As the end of my time in Ecuador approaches, I have found myself reflecting on my best memories of the time in this country. I strongly believe that the moments that stick with a person in this manner help show what s/he has seen and demonstrate the unique experience of being abroad. There are monuments or places that everyone can see, but no one will have the same experience. Each paragraph below will tell one of my stories from my time in Ecuador. Enjoy!

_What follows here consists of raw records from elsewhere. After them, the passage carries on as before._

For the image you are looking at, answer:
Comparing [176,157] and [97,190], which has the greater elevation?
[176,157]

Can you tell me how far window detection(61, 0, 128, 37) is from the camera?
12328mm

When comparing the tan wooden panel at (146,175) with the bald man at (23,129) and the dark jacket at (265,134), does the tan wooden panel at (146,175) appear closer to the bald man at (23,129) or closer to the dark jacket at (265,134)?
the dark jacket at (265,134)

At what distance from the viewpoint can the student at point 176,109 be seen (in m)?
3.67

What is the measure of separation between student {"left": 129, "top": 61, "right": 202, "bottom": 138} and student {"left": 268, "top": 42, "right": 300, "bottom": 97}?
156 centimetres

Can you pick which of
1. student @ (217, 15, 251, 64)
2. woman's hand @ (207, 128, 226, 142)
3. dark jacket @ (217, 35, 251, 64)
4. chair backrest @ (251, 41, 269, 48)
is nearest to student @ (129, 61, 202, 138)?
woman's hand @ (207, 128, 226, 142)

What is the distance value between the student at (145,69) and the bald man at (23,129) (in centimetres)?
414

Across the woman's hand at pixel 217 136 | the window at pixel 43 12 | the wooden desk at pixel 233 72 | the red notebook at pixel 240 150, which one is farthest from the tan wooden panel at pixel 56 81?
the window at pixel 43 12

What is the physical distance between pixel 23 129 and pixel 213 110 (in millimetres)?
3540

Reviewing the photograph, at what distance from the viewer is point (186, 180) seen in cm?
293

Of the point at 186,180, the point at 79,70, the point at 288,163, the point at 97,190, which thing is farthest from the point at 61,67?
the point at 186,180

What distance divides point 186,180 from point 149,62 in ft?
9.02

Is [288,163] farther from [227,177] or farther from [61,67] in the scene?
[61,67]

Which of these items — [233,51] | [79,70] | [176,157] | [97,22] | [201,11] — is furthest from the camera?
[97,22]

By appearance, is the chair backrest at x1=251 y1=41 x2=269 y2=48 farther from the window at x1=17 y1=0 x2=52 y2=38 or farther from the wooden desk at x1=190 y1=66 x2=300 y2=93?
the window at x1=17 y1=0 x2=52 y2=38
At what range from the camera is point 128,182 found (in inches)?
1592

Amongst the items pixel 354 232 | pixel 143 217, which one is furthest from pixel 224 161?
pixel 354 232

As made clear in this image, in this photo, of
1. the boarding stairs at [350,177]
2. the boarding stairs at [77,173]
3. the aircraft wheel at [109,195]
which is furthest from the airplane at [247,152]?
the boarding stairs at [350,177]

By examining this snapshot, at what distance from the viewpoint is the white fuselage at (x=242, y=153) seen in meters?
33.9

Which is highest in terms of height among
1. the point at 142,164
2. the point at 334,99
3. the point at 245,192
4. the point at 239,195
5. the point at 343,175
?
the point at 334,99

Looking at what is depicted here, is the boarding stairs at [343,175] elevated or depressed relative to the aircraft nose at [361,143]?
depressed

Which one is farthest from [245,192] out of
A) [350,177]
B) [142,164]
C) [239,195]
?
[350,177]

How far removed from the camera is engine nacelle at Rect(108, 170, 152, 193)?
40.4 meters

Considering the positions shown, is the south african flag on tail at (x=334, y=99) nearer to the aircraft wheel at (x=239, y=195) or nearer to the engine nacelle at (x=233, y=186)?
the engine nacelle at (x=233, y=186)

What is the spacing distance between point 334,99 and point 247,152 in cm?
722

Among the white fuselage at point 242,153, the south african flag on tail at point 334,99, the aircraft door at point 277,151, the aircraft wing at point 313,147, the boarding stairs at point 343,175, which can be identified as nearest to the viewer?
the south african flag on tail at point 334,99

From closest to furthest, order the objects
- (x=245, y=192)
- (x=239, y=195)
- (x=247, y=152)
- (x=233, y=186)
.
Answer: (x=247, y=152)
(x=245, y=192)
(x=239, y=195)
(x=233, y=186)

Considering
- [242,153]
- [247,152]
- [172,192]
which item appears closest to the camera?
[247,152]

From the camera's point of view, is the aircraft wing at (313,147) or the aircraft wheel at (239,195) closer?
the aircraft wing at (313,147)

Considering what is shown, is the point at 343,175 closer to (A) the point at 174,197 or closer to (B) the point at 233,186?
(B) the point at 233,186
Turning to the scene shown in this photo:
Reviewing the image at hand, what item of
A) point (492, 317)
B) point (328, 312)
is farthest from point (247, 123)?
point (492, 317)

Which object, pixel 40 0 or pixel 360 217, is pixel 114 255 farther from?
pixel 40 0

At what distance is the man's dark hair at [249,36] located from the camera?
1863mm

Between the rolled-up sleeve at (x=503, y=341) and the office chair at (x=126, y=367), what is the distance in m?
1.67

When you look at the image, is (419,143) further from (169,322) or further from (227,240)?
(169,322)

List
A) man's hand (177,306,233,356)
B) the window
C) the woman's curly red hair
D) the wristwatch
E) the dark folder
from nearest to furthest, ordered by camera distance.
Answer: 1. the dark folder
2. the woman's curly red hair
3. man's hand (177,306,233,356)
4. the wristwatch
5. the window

During my first semester in Ecuador, I had the opportunity to visit a rural community. I learned about the setup of the community, the ways they make money, how they survive, and where they grow their crops. Those were interesting facts, but they did not define my experience there. One moment occurred when we were looking at the guinea pigs. Guinea pigs are used in healing rituals in indigenous communities in Ecuador, as it is believed that the guinea pig draws out the problem from the person and absorbs it into its own body. But, Don Jorge, the leader of the community picked up one of the guinea pigs and put it into the sweatshirt pocket of one of the girls in my group. The guinea pig was very content to stay there and stuck its little head out so we could see it. Don Jorge had a way of making us all smile, since he knows how much people love baby animals. Later in the afternoon, before lunch and after our planned activities, the children in the community were playing soccer. Naturally, some of us joined in. It was very fun to play, but even more fun to see how happy the kids were to be playing and meet new people.
One morning on my way to volunteer at the preschool I stopped to buy some fruit. I decided on a banana. Ecuadorians are known for not having change for larger bills, so when I went to pay with a $1 coin. The señora who was tending the store shook her head at me and motioned me to leave. I told her that I was sorry, but I didn’t have change. Instead of rolling her eyes at me, as I had expected, she handed me another banana and said “vaya antes de que venga la Señora” which means “go before the owner gets back” and shooed me out of the store.
The second time I visited Salasaca with my program, I got to see Tunguragua erupting. We first saw it smoking and heard the rumbling of the volcano. We stopped and watched the smoke billow out for a little while, and occasionally when the smoke cleared a little bit, we got the chance to see the volcano itself. Since we had to get to Salasaca, we left. But, then down the road, we stopped for almost an hour and watched the volcano erupt at night. I cannot explain how beautiful it was to see the lava explode and be able to see the contrast against the night air.
My host dad sold his car during the time I was in Ecuador in order to buy a smaller, less expensive car. Instead, he ended up buying a 1986 Volkswagen Westfalia, which is his dream car. Since I did not have classes, I got to go with him to pick it up. I will never forget how excited he was looking at the car. It was very well kept and had all original parts inside (except for a new radio), including the upholstery. We couldn’t get the gas cap off with the key, so we had to stop to ask someone to help us get it off so we could buy gas. He continually told me on the drive that he couldn’t believe that he had bought the car.
I spent a lot of time my second semester volunteering at a preschool called Integral Kids. I had the opportunity to teach a lesson every day that I was there and work with the kids from all three age brackets. We went on a field trip to visit a farm to complement one of our units. Although it was scary having six adults and thirty children packed in a thirteen-person van, once we got there we had so much fun! We got to do a scavenger hunt and visit a variety of animals. Also, the children got to ride a donkey! The children were so happy to play and enjoy being outdoors. After a day full of adventure, the majority of the kids fell asleep on the bus ride home.
I will never forget the first time that my host dad referred to me as his daughter. He took me to the quinceñera (coming of age birthday party for girls who turn fifteen) of one of his cousins. As he was introducing me to some of his family who were sitting at the table with us, he said “Ella es mi hija Nea” meaning “This is my daughter Nea”. That was one of the moments that helped to show me that I was with the right family and that I was going to be okay during my time in Ecuador.
I define my time in Ecuador not by all of the places I went, but by the experiences that I had and the memories I made. As the well-known quote goes, “life is not measured by the number of breaths that we take, but by the moments that take our breath away.”